Bug 215720

Summary: brk() regression on AArch64 on static-pie binary -- issue with ASLR and a guard page?
Product: Memory Management Reporter: Victor Stinner (vstinner)
Component: OtherAssignee: Andrew Morton (akpm)
Status: NEW ---    
Severity: normal CC: dominik, fweimer
Priority: P1    
Hardware: All   
OS: Linux   
Kernel Version: 5.17.0 Subsystem:
Regression: No Bisected commit-id:
Attachments: empty.c reproducer

Description Victor Stinner 2022-03-22 02:24:57 UTC
Created attachment 300597 [details]
empty.c reproducer

I found a brk() syscall regression of Linux kernel 5.17 on AArch64.

A git bisect found the change "fs/binfmt_elf: use PT_LOAD p_align values for static PIE": commit 9630f0d60fec5fbcaa4435a66f75df1dc9704b66, changed related to the bz#215275.

Program to reproduce the bug, empty.c (attached to the issue):
---
_Thread_local int var1 = 0;
int main() {
    volatile int x = 1;
    var1 = x;
    return 0;
}
---

Build the program as a static PIE program:

    gcc -std=c11 -static-pie -g empty.c -o empty -O2

The program fails randomly, it takes 100 to 6000 runs to reproduce the crash.

Short shell loop to reproduce the crash:
---
$ i=0; while true; do ./empty; rc=$?; i=$(($i + 1)); echo "$i:
$(date): $rc"; if [ $rc -ne 0 ]; then break; fi; done
(...)
159: Tue Mar 22 01:54:22 CET 2022: 0
160: Tue Mar 22 01:54:22 CET 2022: 0
Segmentation fault (core dumped)
161: Tue Mar 22 01:54:22 CET 2022: 139
---

Disabling ASLR (write 0 to /proc/sys/kernel/randomize_va_space) works
around the bug.

Rather than using "empty.c" program, the "ldconfig -V > /dev/null" command can be used: standard static-pie program.

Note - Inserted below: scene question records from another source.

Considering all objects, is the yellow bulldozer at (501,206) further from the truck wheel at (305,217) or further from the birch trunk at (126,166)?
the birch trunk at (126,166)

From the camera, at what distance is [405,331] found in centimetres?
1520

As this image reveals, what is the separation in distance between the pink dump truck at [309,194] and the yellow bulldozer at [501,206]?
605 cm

strace when the program works:
---
brk(NULL)                               = 0xaaaac3961000
brk(0xaaaac3961b78)                     = 0xaaaac3961b78
---

strace when the bug occurs:
---
brk(NULL)                               = 0xaaaabf3c3000
brk(0xaaaabf3c3b78)                     = 0xaaaabf3c3000
---

The following test of the brk() syscall fails when the bug occurs:
---
	/* Check against existing mmap mappings. */
	next = find_vma(mm, oldbrk);
	if (next && newbrk + PAGE_SIZE > vm_start_gap(next))
		goto out;
---

Note: When the bug occurs, the program crash with SIGSEGV: the glibc __libc_setup_tls() function calls sbrk(2936) to allocate TLS variables, but it doesn't handle the memory allocation failure.

Note: At the beginning, I discovered this kernel regression while checking for Python
buildbot failures on our Fedora Rawhide AArch64 machine.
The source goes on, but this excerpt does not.